The advent of Large Language Models (LLMs) such as ChatGPT has led to an explosion of interest in artificial intelligence (AI). Prognostications regarding AI’s immanent future, both utopian and dystopian, abound. Futurists, including Silicon Valley tech bros and their venture capitalist backers, suggest that an Artificial General Intelligence (AGI), as or more intelligent than a human, will exist before the decade is out, and look toward AI as a potential solver of the myriad woes that beset modern society. Hopes abound that AI might manage traffic, surveil criminals, tutor students, streamline production, devise new medical cures, and even come up with novel solutions to the problems of war and climate change.
Like promises, perils abound.
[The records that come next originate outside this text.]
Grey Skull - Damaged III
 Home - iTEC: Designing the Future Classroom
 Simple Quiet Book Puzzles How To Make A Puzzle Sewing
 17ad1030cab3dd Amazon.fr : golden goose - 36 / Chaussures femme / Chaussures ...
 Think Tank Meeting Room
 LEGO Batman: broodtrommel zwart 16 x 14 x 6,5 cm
Dystopians—otherwise known as Doomers—worry that AI will disrupt labour markets, further empower the wealthy over the poor, fall into the hands of hackers and criminals, and even, should AGI be developed with no ethical safeguards, doom humanity itself. Either way, as the Future of Life Institute notes, ‘Advanced AI could represent a profound change in the history of life on Earth and should be planned for and managed with commensurate care and resources.’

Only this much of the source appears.